If you smell coffee beans roasting in Calaveras County, you might be in Murphys.
Gold Country Roasters, at the corner of Scott and Jones streets, is the only coffee roaster in the county. The company also runs a retail cafe and a mail-order website, and supplies coffee wholesale to local businesses.
The aroma of freshly roasted beans wafted through the air on Oct. 1. The front porch of the coffee shop was lined with patrons, who sat chatting over coffee and pastries and enjoying a pleasant morning in Murphys.
Next door, roastmaster Tonja Peterson was busy monitoring a large roasting machine. She held a clipboard in hand, checking temperatures and adjusting levers as the apparatus steadily roared.
Manager Stacie Walker climbed a ladder and unloaded a bucket of green coffee beans into the hopper on top of the machine. Peterson watched through a small viewing window as the beans slowly turned from green to dark brown.
Employee Chelsea Ormond moved around the room, busy with numerous tasks.
Owner Lisa Schwartz sat at a small table in the corner.
Schwartz moved to the area in 1988 and worked for 25 years as an environmental planner before going into the coffee business.
“It was just kind of a bit of serendipity,” she said.
During the recession, Schwartz’s work in the area dried up. At the same time, Gold Country Coffee Roasting Co. was put on the market by Matt Cullen, who started the business in the Batten-Davies building in 1992 and had decided to retire. Schwartz leapt at the opportunity.
“Murphys definitely needed a coffee shop,” she said.
Because leasing the old building wasn’t an option, Schwartz relocated down the street, rebranding the business as Gold Country Roasters.
This year, the business expanded and relocated coffee roasting and production into the neighboring shop.
“Originally, all of our operations were in that little, tiny 900-square-foot shop next door,” Schwartz said. “As we grew, we really were bursting at the seams.”
Since Schwartz took over, production has increased significantly.
“Our volume has quintupled since we bought the business,” she said. “We’ve really expanded both in quantity and also in the varieties that we’re producing.”
The company produces between 400 and 600 pounds of coffee a week, made up of over 15 different varieties.
“We try to have coffee offerings that are going to meet the full spectrum of tastes, from ultra-light roasts to ultra-dark roasts, and everything in between,” Schwartz said.
Running an environmentally friendly business has always been a high priority for Schwartz. The business serves only hormone-free dairy products and organic, non-GMO soy products, uses energy efficient equipment and recyclable materials, provides discounts to patrons who bring their own reusable cups, and even donates spent coffee grounds and roaster chaff to area gardeners for their grow beds and compost heaps.

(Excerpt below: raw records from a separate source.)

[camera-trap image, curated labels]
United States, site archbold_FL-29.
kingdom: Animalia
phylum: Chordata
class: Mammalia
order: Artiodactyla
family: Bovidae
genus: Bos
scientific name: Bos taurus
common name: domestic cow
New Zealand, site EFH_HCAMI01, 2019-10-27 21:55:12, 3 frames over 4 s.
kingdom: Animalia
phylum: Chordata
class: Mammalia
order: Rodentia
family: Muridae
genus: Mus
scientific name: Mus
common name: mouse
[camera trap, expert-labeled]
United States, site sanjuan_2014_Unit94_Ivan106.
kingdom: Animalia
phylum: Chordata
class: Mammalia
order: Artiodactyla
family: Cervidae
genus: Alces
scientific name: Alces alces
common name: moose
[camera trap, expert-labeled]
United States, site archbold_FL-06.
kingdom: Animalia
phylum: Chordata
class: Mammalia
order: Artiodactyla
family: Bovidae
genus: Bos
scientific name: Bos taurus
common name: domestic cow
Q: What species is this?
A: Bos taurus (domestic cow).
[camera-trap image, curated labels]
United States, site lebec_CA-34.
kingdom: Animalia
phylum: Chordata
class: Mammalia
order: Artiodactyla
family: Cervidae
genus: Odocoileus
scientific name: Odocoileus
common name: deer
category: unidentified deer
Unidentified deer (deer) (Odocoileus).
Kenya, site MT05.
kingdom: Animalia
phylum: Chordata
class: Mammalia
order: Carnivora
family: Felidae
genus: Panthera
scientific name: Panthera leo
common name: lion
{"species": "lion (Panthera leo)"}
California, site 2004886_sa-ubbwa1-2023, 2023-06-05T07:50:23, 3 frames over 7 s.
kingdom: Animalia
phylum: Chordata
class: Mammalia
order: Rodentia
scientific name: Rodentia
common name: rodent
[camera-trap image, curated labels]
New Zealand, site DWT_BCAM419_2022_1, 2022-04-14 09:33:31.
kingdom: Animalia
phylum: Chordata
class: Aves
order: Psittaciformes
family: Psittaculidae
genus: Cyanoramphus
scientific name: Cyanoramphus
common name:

The company also sources organic, sustainably grown coffees wherever possible, selling Fair Trade USA, Rainforest Alliance Certified and Smithsonian Migratory Bird Center Bird-Friendly Certified coffees.
“A lot of our mail-order business is because we have developed a niche in roasting bird-friendly certified coffee,” Schwartz said. “Consumers who are really concerned about sustainability search out this certification, because it is the highest ecological certification.”
The company is one of only two in the state of California that roast coffees certified as bird-friendly by the Smithsonian program. Royalties are paid on every pound of coffee to support the institution’s bird conservation research efforts.
“Bird-friendly coffee is great,” Walker said, joining the conversation. “Keeping the ecosystem alive also really helps fertilize the soil and gives you better flavor.”
The establishment also sells Swiss Water Process decaffeinated coffees.
“It’s the most natural way to decaffeinate coffee,” Walker said. “It’s decaf but it doesn’t taste decaf … That’s really what we want to do with all our coffee – give it the best flavor we can.”
Employees often get into heated discussions about how to create the best batch of beans.
“Coffee is very personal and everybody has a different palate and a different flavor profile that they enjoy,” Schwartz said. “Some of our most vigorous discussions are on how we should roast it – light or dark or medium.”
“And once we’ve roasted it, well, do we like it or do we not like it? And you’ll get a half-dozen saying, ‘Go darker,’ and a half-dozen saying, ‘Go lighter,’ and then, like, five people going, ‘It’s great the way it is,’” Walker said.
Schwartz said that her favorite variety was Costa Rican, while Walker chose Brazil natural coffee. Peterson said that Murphys Blend was the best, and Ormond went with Peruvian.
“But the ultimate arbiter is our customer,” Schwartz said.
Employees often go to great lengths to meet the needs of their patrons, even having special baked goods overnighted from San Diego, adjusting recipes to customer requirements and setting up individual buttons for regulars in their point-of-sale system.
“Our customers are No. 1. We want to make them happy,” Walker said.
While Schwartz enjoys the intricacies of the coffee-making process, her favorite part of the business is the social aspect.
“We’ve become kind of the hub of Murphys,” she said. “It’s really nice to be able to provide that space for the community and create connections between people. It’s a fun, happy business to be in.”